Heading into the 2016 general election, Colorado could be the weirdest, least predictable swing state of all.
If things go as experts predict, Colorado and six other purple states will choose the president. Florida, Ohio, Virginia, Nevada, Iowa and New Hampshire are up for grabs in the event the two major parties nominate viable candidates who don’t implode.
For the consultant class, Colorado represents a chaotic mess with no clear common agendas. In the past two years, the state has become home to more than 300,000 new residents. Newbies in just the past 12 months outnumber the population of Boulder. No one knows how they vote or what they want.
The migrants are disproportionately young professionals attracted by ski slopes, scenery, climate, microbrew and, yes, recreational pot. The bulk of their adult years lie ahead, meaning they probably care about investments in roads, mass transit, education, public safety and economic development.
Colorado remains technically purple, especially after Republicans defeated a Democratic senator in 2014 and replaced him with Republican Sen. Cory Gardner. A likable man with a perma-smile, Gardner was as close to perfect as candidates get. He had no primary opponent and no history of personal or professional scandals. Incumbent Democrat Mark Udall and handlers blessed Republicans by running an abysmally odd campaign that focused almost entirely on abortion rights. Udall appeared exhausted.
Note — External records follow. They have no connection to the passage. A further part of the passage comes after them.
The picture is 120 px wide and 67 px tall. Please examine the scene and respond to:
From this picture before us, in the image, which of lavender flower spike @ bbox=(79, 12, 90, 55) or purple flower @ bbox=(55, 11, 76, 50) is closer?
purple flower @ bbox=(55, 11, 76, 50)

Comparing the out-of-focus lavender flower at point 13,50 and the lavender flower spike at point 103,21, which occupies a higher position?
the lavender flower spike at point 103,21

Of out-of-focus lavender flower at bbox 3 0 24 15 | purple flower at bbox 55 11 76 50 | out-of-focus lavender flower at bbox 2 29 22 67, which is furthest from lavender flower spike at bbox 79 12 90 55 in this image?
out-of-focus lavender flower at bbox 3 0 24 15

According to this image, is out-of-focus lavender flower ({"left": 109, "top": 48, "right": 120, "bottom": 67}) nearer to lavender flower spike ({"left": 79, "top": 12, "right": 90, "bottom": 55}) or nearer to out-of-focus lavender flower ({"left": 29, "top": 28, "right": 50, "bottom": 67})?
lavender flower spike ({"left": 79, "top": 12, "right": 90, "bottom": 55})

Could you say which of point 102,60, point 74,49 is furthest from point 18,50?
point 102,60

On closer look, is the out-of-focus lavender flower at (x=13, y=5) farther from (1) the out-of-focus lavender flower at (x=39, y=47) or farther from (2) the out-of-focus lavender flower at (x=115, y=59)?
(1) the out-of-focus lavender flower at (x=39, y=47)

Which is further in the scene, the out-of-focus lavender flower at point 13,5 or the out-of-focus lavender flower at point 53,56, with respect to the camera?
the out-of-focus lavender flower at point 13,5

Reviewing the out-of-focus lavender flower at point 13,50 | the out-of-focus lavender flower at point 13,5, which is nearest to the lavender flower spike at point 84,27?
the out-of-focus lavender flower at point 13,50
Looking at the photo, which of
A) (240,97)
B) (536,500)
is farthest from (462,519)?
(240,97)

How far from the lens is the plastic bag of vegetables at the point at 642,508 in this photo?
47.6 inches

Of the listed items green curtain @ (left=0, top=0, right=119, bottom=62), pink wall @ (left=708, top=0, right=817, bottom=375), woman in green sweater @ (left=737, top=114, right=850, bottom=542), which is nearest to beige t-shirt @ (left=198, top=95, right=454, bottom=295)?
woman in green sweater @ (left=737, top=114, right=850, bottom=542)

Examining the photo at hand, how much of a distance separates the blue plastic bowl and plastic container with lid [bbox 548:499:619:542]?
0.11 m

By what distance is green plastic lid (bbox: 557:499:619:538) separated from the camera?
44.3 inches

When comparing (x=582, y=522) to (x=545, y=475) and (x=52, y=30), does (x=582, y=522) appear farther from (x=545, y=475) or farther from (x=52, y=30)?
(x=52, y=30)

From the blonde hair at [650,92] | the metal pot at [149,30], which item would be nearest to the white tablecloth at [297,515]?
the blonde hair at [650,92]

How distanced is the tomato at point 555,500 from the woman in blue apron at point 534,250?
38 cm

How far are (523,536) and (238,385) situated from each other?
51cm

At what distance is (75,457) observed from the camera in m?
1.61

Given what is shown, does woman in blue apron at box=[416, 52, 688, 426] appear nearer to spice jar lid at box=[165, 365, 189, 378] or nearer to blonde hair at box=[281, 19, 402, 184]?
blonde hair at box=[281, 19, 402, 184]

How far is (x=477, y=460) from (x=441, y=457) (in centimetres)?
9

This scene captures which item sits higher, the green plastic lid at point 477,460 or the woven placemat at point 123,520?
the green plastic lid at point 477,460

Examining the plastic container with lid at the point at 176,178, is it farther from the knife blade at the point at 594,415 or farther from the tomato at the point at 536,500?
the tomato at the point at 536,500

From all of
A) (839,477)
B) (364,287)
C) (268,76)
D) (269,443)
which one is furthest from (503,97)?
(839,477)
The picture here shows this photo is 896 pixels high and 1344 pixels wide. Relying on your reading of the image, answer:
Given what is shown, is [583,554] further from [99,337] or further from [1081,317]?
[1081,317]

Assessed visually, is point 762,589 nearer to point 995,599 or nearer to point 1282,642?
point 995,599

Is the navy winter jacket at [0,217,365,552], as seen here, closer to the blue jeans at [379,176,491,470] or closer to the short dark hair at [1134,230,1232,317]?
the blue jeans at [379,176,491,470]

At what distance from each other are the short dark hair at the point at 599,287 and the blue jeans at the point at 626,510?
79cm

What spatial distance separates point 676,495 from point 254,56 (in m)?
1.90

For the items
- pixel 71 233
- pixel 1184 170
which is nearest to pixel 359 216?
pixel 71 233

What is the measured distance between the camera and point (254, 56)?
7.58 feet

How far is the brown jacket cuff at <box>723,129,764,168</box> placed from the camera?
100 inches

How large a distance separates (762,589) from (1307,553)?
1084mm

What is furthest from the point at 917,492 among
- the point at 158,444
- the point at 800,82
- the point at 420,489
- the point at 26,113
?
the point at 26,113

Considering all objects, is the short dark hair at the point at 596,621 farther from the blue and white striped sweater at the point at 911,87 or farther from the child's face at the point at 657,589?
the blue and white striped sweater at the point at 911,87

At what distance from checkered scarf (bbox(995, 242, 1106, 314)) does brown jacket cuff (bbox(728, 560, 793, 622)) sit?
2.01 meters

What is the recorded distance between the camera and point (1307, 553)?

For the Republican presidential nominee to win Colorado, he or she may need the draw of a second winning Republican senatorial nominee. It is not an impossible goal, but it won’t be easy.
Despite having every advantage, Gardner barely won in 2014. This time, Republicans have a crowded field seeking the nomination. The battle among potential nominees is destined to get ugly. U.S. Sen. Michael Bennet, D-Colo., won’t repeat the mistakes that took down Udall.
Colorado’s proposal for socialized, single-payer health care presents another complicating factor in the 2016 election. It has little chance of passing, but should motivate participation of special interest voters who might otherwise stay home. They won’t be Republicans.
Advocates of the socialized health care plan will call attention to Colorado’s broken Obamacare exchange — largely the work of a once-ranking Republican. It was dubbed “Amycare” after then-House Republican Majority Leader Amy Stephens pushed it through the Legislature. Regulators recently closed a major Amycare insurance provider, Colorado HealthOP. The failure left 83,000 Coloradans without insurance and state taxpayers holding the bag for $72 million in federal loans.
Meanwhile, Democratic Gov. John Hickenlooper enters 2016 with a state unemployment rate of 3.6 percent — 1.4 percent lower than the national average.
For Republicans, there are at least two important glimmers of hope. Pundits, polls and consultants indicate Bennet may be the most vulnerable Senate Democrat. His support for President Barack Obama’s Iranian nuclear deal contradicted public sentiment. The Denver magazine 5280 observed ‘The senator can be so under the radar, in fact, that he verges on being anonymous and can move around Colorado mostly unnoticed.” He appears more loyal to Obama than the voters who elected him.
While the socialized health care measure may draw special-interest voters on the left, it should generate national opposition funds that would benefit the right.
To win the White House, either party may need Colorado’s electoral votes. One-third of the state’s registered voters are Democrats and another third are Republicans. As usual, that third who reside on neither side will determine which candidates and ballot measures prevail. Parties and politicians will entice them only with legitimate plans to enhance economic security, public safety, transportation and education. In politics, purple means nonpartisan passion for ideas that make sense.
Let the games begin, and may the best ideas and candidates win in 2016.